RG: Mas passemos adiante...
É curioso que não tenhamos falado de dois
filmes que creio serem importantes pra todos ou quase
todos os que estão aqui, que são Casa
de Areia e O Signo do Caos, um pouco porque
já se comentou muito dos filmes e dos realizadores
durante o ano. Com o Sganzerla fizemos dossiês,
uma mostra, do Casa de Areia tivemos uma conversa
enorme com o diretor Andrucha Waddington.
DC: Faz-se necessário comentá-los, sem
sombra de dúvida. Assim como a gente elogiou
o início do filme do Carlão Reichenbach,
que é magnífico, a gente também
precisa dizer que o final do Casa de Areia vale
o filme. É no final do filme que ele se supera
em larga escala, porque o filme tem algumas coisas bastante
bonitas, mas ele tem um quê de armado, de certinho,
de um cinema bonito, e de repente no final tem uma piadinha,
é uma brincadeira, mas a simplicidade com a qual
essa brincadeira vai fazer um sentido com toda a idéia
do filme é tão grande que faz com que
naquele momento você chegue e pense: "Ah!
Então o filme todo se conjugou, fez um certo
sentido...". Há de se fazer esse elogio.
LCOJr: Eu não acho o filme tão certinho
não.
RG: Pois é, também não sei se eu
acho. A carreira do Andrucha Waddington começa
– quer dizer, eu acho que na verdade a carreira dele
começa com Eu Tu Eles, pelo menos a do
Andrucha como a gente entende hoje – como a de um esteta
discreto. Na verdade ele vai deixando de ser discreto
no Viva São João. A gente vê
que a maneira como ele cria instantes de epifania em
certos momentos dá pra entrever um esteta nascendo.
E realmente no Casa de Areia, com o trailer
eu fiquei com um medo incrível de que ele
fosse virar o esteta no pior sentido, aquele criador
de elefantes brancos todos afetados. E foi com muita
felicidade que eu vi o filme: não era um elefante
branco. E eu não acho o filme tão certinho
não, eu acho que ele é bastante audacioso
em certas apropriações de ora usar o muito
longe ou o muito perto e não cair no plano médio.
Eu acho que o filme certinho é o filme que vai
recair quase sempre no plano médio para tentar
dar uma chave direta, correta. O plano médio
é o plano da justeza.
LARM: "Justo" é a palavra, né?
DC: Seria o plano da distância confortável.
RG: E ele não vai usar a distância confortável
muitas vezes. Mas ao mesmo tempo você vai caindo
numa coisa meio David Lean, ele recai um pouco num clichê
de cinema de arte. Mas eu acho que ele sai ileso desse
flerte. Eu acho que os momentos de absurdo – como a
trupe de astrônomos aparecendo lá – compensam
muito, não fazem daquele lugar um espaço
mítico, ou ao menos totalmente mítico,
dão um clima de apenas um lugar distanciado.
E eu concordo com essa visão sobre o final do
filme, o final tinha tudo para destruir o filme, podia
ser uma relação campo/contracampo patética,
e ele consegue transformar numa coisa muito bonita.
DC: E com um humor inesperado, e na verdade dá
um sentido muito grande ao filme.

Itens de dados
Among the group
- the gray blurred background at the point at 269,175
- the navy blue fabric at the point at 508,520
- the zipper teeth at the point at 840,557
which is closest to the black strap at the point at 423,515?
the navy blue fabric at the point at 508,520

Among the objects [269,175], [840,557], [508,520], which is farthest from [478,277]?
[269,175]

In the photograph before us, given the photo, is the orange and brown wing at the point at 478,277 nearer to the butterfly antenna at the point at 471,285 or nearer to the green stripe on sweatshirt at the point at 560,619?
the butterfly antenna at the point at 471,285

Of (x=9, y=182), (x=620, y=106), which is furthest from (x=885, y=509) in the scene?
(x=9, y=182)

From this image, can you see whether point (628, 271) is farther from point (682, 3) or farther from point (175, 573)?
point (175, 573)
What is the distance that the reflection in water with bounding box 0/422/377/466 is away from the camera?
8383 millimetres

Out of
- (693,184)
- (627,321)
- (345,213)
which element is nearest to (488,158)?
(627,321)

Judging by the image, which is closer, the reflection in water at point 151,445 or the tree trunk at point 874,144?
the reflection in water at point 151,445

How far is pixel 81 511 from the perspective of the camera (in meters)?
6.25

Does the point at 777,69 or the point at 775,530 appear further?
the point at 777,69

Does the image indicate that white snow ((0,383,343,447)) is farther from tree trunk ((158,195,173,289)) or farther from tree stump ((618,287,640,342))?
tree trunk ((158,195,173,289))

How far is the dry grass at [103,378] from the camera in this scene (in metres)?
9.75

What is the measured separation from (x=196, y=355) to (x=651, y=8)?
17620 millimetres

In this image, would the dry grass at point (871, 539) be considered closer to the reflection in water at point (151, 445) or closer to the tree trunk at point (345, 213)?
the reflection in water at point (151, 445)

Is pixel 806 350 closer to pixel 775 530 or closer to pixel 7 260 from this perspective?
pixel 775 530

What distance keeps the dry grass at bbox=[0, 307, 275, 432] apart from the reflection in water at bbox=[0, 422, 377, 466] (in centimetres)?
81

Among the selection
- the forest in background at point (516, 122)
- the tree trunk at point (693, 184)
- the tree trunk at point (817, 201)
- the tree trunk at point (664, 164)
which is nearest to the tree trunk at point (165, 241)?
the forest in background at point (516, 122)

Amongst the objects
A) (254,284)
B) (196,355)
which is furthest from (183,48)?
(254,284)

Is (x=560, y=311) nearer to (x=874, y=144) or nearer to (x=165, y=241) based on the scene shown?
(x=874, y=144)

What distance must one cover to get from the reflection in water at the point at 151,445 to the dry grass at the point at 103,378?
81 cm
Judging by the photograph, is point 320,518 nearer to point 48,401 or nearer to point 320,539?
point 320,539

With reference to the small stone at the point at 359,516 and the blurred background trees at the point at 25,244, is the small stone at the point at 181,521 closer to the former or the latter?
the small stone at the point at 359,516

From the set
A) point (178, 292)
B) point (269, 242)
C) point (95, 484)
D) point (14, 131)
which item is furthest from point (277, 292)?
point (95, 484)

## Detalhes da tarefa
Na conversa sobre cinema, qual plano é chamado de "o plano da justeza"?

## Resposta completa
O plano médio.